Pr. Dr Hubert Kirrmann, Im Rüteli (AG)

«La loi CO2 sert à réduire la consommation de combustibles fossiles.

1) Même ceux qui nient que le réchauffement climatique soit dû au CO2 doivent admettre que les combustibles fossiles s’épuisent. Tous les grands champs pétrolifères ont déjà dépassé leur maximum. Pour le transport aérien et maritime, pour l’industrie (métallurgie, ciment, chimie…), il n’y a pas de substitut aux énergies fossiles dans un avenir proche. La loi CO2 contribue à préserver ces ressources.

2) Ceux qui défendent l’indépendance de la Suisse doivent admettre qu’une grande partie du pétrole et du gaz naturel proviennent de pays belligérants qui pourraient mettre la Suisse sous pression. La loi CO2 réduit cette dépendance.

3) Ceux qui refusent les subventions doivent admettre que la Suisse subventionne les combustibles fossiles (indemnités de pendulaire, carburant d’aviation, tracteurs, etc.) plus que toutes autres sources d’énergie. La loi CO2 permet d’économiser des subventions pour les sources d’énergie nationales.

Sur ce sujet, lire: Sur la révision de la loi CO2, des camps économiques loin d’être homogènes
et Loi sur le CO2: la Suisse se met au chevet du climat

4) Ceux qui estiment que la taxe sur le CO2 est trop élevée doivent admettre qu’elle ne dépassera pas 0,12 franc par litre. En plus, la loi CO2 exige que les nouvelles voitures consomment moins, de sorte que la voiture sera moins chère qu’aujourd’hui.

5) Ceux qui se moquent encore de l’énergie solaire et éolienne doivent admettre que la loi CO2 renforce l’énergie hydraulique et nucléaire dans leur concurrence avec les coûteuses centrales électriques au gaz. Car les énergies renouvelables ne pourront pas remplacer les centrales nucléaires en temps utile, et l’électricité des véhicules et des pompes à chaleur doit provenir de quelque part. On ne peut pas compter sur nos voisins, même si l’accord-cadre venait à être signé.
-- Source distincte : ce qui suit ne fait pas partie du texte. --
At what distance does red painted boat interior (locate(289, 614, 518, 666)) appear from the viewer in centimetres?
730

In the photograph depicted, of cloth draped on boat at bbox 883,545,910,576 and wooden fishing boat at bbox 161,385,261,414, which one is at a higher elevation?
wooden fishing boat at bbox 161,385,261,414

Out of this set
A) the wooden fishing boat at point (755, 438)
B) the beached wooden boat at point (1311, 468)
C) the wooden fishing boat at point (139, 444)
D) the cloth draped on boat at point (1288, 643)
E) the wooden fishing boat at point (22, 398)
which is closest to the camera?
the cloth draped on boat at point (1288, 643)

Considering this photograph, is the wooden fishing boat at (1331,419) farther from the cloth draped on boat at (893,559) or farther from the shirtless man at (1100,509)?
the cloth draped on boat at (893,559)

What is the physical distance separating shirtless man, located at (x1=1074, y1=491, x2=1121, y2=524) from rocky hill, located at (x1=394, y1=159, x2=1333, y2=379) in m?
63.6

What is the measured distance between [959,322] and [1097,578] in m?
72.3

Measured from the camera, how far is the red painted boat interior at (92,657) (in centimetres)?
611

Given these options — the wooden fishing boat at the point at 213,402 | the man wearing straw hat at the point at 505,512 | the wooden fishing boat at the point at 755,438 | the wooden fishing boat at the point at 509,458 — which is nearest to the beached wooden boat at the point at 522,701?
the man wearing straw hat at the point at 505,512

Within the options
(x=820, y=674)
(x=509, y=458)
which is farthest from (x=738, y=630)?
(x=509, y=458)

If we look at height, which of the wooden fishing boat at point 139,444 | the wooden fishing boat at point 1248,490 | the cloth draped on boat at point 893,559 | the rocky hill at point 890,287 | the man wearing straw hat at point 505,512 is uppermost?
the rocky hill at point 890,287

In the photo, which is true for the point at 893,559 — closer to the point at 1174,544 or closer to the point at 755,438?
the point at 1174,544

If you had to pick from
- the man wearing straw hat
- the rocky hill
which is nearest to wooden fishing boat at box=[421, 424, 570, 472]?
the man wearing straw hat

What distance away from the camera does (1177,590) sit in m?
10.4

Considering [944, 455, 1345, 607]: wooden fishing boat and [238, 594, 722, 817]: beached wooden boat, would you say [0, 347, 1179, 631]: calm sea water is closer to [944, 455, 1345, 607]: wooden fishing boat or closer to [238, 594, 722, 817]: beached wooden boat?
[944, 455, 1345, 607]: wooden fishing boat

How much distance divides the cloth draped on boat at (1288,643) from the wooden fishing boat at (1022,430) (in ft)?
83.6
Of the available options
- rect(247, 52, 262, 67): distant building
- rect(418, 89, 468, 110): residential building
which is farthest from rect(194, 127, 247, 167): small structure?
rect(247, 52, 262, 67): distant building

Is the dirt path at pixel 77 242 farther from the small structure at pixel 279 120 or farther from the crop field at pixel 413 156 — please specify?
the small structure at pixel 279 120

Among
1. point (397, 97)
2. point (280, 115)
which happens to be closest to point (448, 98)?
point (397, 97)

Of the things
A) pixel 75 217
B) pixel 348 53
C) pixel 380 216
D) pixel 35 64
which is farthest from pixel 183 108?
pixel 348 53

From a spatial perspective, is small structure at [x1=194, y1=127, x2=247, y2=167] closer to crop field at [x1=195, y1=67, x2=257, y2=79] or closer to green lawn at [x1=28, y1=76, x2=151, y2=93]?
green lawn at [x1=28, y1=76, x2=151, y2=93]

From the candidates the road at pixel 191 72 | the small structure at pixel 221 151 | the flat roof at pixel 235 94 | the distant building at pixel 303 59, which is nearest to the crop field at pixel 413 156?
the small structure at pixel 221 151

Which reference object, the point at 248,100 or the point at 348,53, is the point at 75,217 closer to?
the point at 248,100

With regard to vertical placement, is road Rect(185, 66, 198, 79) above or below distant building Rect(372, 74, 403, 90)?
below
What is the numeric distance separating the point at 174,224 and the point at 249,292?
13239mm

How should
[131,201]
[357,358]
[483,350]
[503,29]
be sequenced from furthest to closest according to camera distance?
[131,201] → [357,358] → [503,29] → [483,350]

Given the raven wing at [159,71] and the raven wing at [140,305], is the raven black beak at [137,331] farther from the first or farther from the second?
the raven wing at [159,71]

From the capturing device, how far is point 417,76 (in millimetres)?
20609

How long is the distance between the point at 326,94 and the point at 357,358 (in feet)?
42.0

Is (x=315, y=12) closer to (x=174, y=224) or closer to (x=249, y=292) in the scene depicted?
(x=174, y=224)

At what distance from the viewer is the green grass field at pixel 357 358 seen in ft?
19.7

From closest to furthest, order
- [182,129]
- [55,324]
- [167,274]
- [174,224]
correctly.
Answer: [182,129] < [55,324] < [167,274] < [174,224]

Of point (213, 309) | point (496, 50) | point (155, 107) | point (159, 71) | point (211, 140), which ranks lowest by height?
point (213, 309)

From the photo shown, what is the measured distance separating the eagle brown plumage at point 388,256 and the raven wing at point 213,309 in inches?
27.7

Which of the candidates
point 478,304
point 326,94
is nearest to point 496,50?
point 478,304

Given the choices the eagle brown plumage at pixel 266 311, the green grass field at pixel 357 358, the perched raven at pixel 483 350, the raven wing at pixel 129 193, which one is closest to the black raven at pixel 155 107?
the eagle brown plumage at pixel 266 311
6) Ceux qui misent sur la capture et la séquestration du CO2 devraient admettre que pour chaque kilo de combustible importé, quelque 2,5 kg de CO2 doivent être éliminés. Trouver un dépôt pour les déchets radioactifs est un jeu d’enfant comparé à l’enfouissement de millions de tonnes de CO2 chaque année. La loi CO2 réduit un peu la difficulté.»